▶ Text block:
---
UNITED STATES DISTRICT COURT FOR THE NORTHERN DISTRICT OF CALIFORNIA
Sep 15, 2011
No. M 07-1827 SI (N.D. Cal. Sep. 15, 2011)

Opinion

No. M 07-1827 SI MDL No. 1827 No. C 10-3517 SI

09-15-2011

In re: TFT-LCD (FLAT PANEL) ANTITRUST LITIGATION This Order Relates To: STATE OF FLORIDA, Plaintiff, v. AU OPTRONICS CORP., et al., Defendants.


ORDER DENYING DEFENDANTS' JOINT MOTION TO DISMISS THE STATE OF FLORIDA'S AMENDED COMPLAINT

Now before the Court is defendants' joint motion to dismiss the State of Florida's amended complaint. Pursuant to Civil Local Rule 7-1(b), the Court finds this matter suitable for disposition without oral argument and therefore VACATES the hearing currently scheduled for September 16, 2011. Having considered the papers of the parties, and for good cause appearing, the Court hereby DENIES defendants' motion.

BACKGROUND

Florida filed this action on August 11, 2010, seeking to recover for an alleged price-fixing conspiracy in the market for thin-film transistor liquid-crystal display ("TFT-LCD") panels. On April 13, 2011, after this Court granted in part a motion to dismiss the complaint, Florida filed an amended complaint. See Order Granting in Part and Denying in Part Defendants' Motion to Dismiss, Master Docket No. 2585 (March 24, 2011); Amended Complaint, Master Docket No. 2652 (April 13, 2011).

Florida's amended complaint includes a number of claims that were assigned to it by technology vendors that do business with the state ("assignors"). According to the amended complaint:

The State of Florida, Department of Management Services, Procurement Division ("DMS"), requires vendors contracting through DMS for provision of products and/or services to Florida agencies, political subdivisions, universities, and community colleges to assign claims those vendors may accrue relating to violations of federal and/or state antitrust laws to the State of Florida when the claims relate to purchases by Florida governmental entities.
Amended Compl., ¶107. Thus, Florida's amended complaint includes claims under federal and state antitrust laws that were assigned to it by twelve "retailers or makers of TFT-LCD Products purchased and then resold to Florida governmental entities." Id. at ¶112.

On May 20, 2011, defendants filed a joint motion to dismiss all claims that Florida brings "as the purported assignee of the claims of certain direct purchasers" of TFT-LCD products. Motion at 1. Defendants' motion to dismiss is based upon the sales contracts that they had in place with the assignors at the time the assignors purchased LCD products from defendants. Defendants claim that these sales contracts contain non-assignment and forum-selection clauses that require dismissal of the assigned claims. Defendants also claim that Florida must be compelled to arbitrate where the sales contracts contain arbitration clauses.
---
▶ Dataset content:
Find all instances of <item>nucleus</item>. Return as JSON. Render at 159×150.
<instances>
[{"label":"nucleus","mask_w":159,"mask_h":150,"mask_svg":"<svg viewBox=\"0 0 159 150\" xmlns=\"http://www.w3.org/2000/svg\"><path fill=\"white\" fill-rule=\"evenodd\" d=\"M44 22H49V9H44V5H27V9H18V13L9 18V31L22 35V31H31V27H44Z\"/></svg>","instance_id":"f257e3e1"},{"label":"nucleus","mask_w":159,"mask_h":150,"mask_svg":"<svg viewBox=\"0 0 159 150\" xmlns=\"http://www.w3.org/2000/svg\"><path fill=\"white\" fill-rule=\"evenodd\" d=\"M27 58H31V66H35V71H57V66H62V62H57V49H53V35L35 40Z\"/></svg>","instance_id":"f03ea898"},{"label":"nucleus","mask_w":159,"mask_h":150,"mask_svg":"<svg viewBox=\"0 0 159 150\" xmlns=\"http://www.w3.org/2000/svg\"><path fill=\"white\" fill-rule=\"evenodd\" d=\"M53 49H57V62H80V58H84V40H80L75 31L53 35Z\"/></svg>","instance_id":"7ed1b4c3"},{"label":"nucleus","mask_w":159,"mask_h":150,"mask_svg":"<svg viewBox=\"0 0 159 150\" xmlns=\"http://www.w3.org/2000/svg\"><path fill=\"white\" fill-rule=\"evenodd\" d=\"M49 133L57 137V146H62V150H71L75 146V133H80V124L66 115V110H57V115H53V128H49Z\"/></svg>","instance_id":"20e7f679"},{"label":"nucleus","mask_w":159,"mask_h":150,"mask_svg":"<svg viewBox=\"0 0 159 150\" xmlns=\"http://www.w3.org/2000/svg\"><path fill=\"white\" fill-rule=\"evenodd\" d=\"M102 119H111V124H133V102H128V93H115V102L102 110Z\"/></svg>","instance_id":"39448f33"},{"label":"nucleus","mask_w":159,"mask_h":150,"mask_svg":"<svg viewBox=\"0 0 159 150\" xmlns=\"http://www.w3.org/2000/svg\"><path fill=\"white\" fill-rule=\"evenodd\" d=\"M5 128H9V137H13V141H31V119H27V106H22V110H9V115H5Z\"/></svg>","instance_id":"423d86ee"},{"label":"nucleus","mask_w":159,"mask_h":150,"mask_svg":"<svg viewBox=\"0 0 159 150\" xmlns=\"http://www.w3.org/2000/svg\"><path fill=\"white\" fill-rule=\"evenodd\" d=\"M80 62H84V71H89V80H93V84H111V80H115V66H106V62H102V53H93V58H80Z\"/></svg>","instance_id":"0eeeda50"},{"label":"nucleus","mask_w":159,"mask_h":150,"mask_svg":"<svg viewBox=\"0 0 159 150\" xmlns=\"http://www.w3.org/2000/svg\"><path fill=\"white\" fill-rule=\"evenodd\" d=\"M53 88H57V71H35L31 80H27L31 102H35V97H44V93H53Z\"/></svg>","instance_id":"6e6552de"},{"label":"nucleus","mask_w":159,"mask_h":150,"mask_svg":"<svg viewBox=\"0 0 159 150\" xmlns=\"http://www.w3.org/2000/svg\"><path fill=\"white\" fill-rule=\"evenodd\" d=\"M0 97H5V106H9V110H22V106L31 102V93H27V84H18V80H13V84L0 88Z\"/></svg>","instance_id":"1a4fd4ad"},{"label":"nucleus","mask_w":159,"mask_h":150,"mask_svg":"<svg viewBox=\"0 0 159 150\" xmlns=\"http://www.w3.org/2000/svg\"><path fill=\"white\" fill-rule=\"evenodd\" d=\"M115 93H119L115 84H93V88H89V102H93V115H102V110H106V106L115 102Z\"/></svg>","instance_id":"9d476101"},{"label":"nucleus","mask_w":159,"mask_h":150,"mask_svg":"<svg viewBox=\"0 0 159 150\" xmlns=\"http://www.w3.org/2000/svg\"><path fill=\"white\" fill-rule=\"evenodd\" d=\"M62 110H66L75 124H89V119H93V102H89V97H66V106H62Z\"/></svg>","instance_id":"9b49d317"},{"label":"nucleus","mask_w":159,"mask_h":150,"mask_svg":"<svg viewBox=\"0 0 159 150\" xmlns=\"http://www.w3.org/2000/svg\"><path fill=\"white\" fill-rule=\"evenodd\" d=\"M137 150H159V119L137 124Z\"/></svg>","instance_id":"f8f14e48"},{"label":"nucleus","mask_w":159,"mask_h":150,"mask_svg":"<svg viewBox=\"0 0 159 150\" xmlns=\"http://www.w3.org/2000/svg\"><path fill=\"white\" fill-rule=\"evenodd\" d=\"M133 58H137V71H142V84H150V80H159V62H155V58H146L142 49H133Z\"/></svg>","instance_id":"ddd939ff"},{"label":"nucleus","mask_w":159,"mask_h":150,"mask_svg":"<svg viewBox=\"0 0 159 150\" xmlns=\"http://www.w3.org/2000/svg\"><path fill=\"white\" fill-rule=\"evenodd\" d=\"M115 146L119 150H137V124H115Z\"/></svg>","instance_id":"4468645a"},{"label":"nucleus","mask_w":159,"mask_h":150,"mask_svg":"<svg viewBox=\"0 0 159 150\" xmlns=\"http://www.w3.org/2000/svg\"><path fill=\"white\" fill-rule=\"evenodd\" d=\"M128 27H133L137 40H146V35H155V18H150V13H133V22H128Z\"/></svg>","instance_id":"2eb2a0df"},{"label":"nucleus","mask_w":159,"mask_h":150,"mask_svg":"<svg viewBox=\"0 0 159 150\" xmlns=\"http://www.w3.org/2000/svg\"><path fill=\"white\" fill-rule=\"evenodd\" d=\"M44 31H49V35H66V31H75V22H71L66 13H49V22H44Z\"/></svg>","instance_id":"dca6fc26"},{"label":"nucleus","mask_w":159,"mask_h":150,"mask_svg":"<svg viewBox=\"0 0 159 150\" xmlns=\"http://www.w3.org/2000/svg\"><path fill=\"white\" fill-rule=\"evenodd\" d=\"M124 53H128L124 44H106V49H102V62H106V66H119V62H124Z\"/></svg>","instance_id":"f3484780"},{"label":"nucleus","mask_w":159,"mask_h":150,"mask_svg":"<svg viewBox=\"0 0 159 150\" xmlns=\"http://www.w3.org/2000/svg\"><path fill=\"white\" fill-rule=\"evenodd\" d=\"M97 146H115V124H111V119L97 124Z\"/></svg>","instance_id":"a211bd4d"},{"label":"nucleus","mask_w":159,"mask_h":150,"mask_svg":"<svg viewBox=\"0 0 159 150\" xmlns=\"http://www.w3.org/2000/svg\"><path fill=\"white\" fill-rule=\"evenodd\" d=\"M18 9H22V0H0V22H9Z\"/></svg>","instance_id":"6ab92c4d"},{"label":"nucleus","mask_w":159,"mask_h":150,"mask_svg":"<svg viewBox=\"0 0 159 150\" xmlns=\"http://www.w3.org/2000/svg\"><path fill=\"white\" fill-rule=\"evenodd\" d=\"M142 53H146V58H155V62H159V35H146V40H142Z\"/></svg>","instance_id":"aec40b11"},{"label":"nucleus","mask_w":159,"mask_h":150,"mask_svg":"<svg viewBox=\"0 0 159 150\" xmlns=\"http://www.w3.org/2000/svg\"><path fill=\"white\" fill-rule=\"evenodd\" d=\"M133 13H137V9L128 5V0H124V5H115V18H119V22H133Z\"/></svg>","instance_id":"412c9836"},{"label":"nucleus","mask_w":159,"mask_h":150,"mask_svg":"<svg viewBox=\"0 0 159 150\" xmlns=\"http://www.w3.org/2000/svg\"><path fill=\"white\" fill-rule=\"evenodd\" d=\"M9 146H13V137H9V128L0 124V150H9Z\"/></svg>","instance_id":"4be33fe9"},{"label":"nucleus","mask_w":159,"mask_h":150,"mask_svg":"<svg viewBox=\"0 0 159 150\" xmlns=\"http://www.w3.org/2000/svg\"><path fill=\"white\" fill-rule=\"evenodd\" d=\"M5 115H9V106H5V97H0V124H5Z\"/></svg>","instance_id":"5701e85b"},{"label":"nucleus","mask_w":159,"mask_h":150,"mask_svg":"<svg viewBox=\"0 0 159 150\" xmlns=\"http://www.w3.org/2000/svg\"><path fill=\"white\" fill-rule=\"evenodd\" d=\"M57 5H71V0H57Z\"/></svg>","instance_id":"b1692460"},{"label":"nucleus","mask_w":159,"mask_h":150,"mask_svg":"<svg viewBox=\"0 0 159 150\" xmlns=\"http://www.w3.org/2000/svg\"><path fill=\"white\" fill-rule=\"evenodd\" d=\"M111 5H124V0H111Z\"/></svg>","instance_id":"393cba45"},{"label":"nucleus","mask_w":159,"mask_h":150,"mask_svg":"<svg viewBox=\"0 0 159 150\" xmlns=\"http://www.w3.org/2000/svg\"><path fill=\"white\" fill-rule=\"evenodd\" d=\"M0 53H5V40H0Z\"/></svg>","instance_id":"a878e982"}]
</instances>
---
▶ Aim: According to the court order, on what date did Florida file its amended complaint? The material is unrelated to the court order.

▶ Result for this exercise: April 13, 2011.